REQUIREMENTS: Would you quote each of the rows below verbatim, from first to last?

»»

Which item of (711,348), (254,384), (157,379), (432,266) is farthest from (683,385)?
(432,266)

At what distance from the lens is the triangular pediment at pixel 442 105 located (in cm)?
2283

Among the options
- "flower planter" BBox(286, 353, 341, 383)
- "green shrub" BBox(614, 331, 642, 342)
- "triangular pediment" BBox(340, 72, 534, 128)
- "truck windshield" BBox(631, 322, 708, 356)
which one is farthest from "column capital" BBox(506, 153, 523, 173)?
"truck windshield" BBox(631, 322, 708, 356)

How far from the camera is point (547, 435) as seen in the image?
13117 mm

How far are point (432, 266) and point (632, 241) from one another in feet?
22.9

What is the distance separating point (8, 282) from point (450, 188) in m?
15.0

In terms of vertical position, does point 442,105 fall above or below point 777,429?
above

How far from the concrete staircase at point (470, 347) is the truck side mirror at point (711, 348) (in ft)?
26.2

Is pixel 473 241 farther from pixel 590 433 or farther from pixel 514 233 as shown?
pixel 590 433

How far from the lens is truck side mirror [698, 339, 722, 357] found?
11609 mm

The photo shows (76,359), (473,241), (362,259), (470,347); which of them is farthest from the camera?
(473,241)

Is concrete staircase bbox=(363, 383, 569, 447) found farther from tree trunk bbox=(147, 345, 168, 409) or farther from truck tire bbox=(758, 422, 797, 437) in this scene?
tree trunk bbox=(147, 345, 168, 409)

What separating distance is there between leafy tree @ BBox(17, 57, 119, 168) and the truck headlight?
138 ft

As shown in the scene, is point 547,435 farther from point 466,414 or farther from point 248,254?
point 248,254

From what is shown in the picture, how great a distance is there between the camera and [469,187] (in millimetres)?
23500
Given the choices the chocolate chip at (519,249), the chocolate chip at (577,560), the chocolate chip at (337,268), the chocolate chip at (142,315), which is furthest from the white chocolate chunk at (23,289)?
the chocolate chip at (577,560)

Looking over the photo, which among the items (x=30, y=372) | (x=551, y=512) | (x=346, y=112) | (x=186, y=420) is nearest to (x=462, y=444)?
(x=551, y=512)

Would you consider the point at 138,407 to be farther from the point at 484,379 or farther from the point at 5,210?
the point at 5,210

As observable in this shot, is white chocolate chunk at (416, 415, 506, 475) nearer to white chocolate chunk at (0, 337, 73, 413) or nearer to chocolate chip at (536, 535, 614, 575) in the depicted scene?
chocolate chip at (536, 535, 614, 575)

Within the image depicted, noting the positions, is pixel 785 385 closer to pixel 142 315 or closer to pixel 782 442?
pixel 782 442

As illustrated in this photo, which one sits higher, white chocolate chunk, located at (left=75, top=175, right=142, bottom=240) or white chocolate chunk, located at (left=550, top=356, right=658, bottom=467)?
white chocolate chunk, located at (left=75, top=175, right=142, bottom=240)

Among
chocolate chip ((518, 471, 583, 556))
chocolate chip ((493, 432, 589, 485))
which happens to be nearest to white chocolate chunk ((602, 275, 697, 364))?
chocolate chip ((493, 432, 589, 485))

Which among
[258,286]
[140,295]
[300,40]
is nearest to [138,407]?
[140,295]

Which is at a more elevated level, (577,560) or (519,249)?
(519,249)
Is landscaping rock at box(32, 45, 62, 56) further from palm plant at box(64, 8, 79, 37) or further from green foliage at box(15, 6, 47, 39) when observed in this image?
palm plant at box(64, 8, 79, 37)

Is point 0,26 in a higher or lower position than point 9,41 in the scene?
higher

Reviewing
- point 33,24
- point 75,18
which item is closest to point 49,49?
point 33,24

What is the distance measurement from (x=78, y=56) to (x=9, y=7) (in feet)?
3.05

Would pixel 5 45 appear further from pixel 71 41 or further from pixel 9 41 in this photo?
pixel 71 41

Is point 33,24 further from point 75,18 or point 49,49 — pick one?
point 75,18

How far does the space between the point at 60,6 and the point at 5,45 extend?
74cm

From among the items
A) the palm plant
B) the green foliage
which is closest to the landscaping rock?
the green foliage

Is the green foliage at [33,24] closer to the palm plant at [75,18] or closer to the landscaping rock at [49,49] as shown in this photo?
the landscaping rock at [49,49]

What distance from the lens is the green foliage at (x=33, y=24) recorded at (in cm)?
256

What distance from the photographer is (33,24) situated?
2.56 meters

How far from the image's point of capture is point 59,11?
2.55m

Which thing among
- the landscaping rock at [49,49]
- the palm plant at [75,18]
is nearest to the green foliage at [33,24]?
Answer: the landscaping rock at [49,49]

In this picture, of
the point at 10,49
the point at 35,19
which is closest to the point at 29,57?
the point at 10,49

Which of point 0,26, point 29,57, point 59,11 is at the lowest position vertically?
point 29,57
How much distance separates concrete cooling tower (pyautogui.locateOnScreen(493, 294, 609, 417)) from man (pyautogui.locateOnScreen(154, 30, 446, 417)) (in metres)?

««

RESPONSE BELOW:
Which item of (711,348), (254,384), (157,379), (432,266) is farthest from (683,385)?
(432,266)

At what distance from the lens is the triangular pediment at pixel 442 105 located (in cm)?
2283

Among the options
- "flower planter" BBox(286, 353, 341, 383)
- "green shrub" BBox(614, 331, 642, 342)
- "triangular pediment" BBox(340, 72, 534, 128)
- "truck windshield" BBox(631, 322, 708, 356)
which one is farthest from "column capital" BBox(506, 153, 523, 173)?
"truck windshield" BBox(631, 322, 708, 356)

How far from the camera is point (547, 435) as seen in the image?
13117 mm

How far are point (432, 266) and point (632, 241) from one another in feet?
22.9

What is the distance separating point (8, 282) from point (450, 188) in m?
15.0

In terms of vertical position, does point 442,105 fall above or below point 777,429?
above

How far from the concrete staircase at point (470, 347) is the truck side mirror at point (711, 348) (in ft)?
26.2

Is pixel 473 241 farther from pixel 590 433 or farther from pixel 514 233 as shown?
pixel 590 433

How far from the lens is truck side mirror [698, 339, 722, 357] found?
11609 mm

The photo shows (76,359), (473,241), (362,259), (470,347); which of them is farthest from the camera?
(473,241)

Is concrete staircase bbox=(363, 383, 569, 447) found farther from tree trunk bbox=(147, 345, 168, 409) or farther from truck tire bbox=(758, 422, 797, 437) in this scene?
tree trunk bbox=(147, 345, 168, 409)

What separating distance is there between leafy tree @ BBox(17, 57, 119, 168) and the truck headlight?
138 ft

As shown in the scene, is point 547,435 farther from point 466,414 or farther from point 248,254?
point 248,254

From what is shown in the picture, how great a distance is there between the camera and [469,187] (in millimetres)?
23500
Given the choices the chocolate chip at (519,249), the chocolate chip at (577,560), the chocolate chip at (337,268), the chocolate chip at (142,315), which is furthest from the white chocolate chunk at (23,289)?
the chocolate chip at (577,560)

Looking over the photo, which among the items (x=30, y=372) | (x=551, y=512) | (x=346, y=112) | (x=186, y=420) is nearest to (x=462, y=444)?
(x=551, y=512)

Would you consider the point at 138,407 to be farther from the point at 484,379 or farther from the point at 5,210?
the point at 5,210

As observable in this shot, is white chocolate chunk at (416, 415, 506, 475) nearer to white chocolate chunk at (0, 337, 73, 413) or nearer to chocolate chip at (536, 535, 614, 575) in the depicted scene?
chocolate chip at (536, 535, 614, 575)

Within the image depicted, noting the positions, is pixel 785 385 closer to pixel 142 315 or closer to pixel 782 442?
pixel 782 442

As illustrated in this photo, which one sits higher, white chocolate chunk, located at (left=75, top=175, right=142, bottom=240) or white chocolate chunk, located at (left=550, top=356, right=658, bottom=467)?
white chocolate chunk, located at (left=75, top=175, right=142, bottom=240)

Among
chocolate chip ((518, 471, 583, 556))
chocolate chip ((493, 432, 589, 485))
which happens to be nearest to white chocolate chunk ((602, 275, 697, 364))?
chocolate chip ((493, 432, 589, 485))

Which among
[258,286]
[140,295]
[300,40]
is nearest to [138,407]?
[140,295]

Which is at a more elevated level, (577,560) or (519,249)?
(519,249)
Is landscaping rock at box(32, 45, 62, 56) further from palm plant at box(64, 8, 79, 37) or further from green foliage at box(15, 6, 47, 39) when observed in this image?
palm plant at box(64, 8, 79, 37)

Is point 0,26 in a higher or lower position than point 9,41 in the scene?
higher

Reviewing
- point 33,24
- point 75,18
which item is closest to point 49,49?
point 33,24

What is the distance measurement from (x=78, y=56) to (x=9, y=7) (in feet)?
3.05

Would pixel 5 45 appear further from pixel 71 41 or further from pixel 9 41 in this photo?
pixel 71 41

Is point 33,24 further from point 75,18 or point 49,49 — pick one?
point 75,18

How far does the space between the point at 60,6 and the point at 5,45 extend?
74cm

From among the items
A) the palm plant
B) the green foliage
which is closest to the landscaping rock?
the green foliage

Is the green foliage at [33,24] closer to the palm plant at [75,18] or closer to the landscaping rock at [49,49] as shown in this photo?
the landscaping rock at [49,49]

What distance from the lens is the green foliage at (x=33, y=24) recorded at (in cm)?
256

What distance from the photographer is (33,24) situated?
2.56 meters

How far from the image's point of capture is point 59,11?
2.55m

Which thing among
- the landscaping rock at [49,49]
- the palm plant at [75,18]
is nearest to the green foliage at [33,24]?
Answer: the landscaping rock at [49,49]

In this picture, of
the point at 10,49
the point at 35,19
which is closest to the point at 29,57?
the point at 10,49

Which of point 0,26, point 29,57, point 59,11 is at the lowest position vertically?
point 29,57
How much distance separates concrete cooling tower (pyautogui.locateOnScreen(493, 294, 609, 417)) from man (pyautogui.locateOnScreen(154, 30, 446, 417)) (in metres)?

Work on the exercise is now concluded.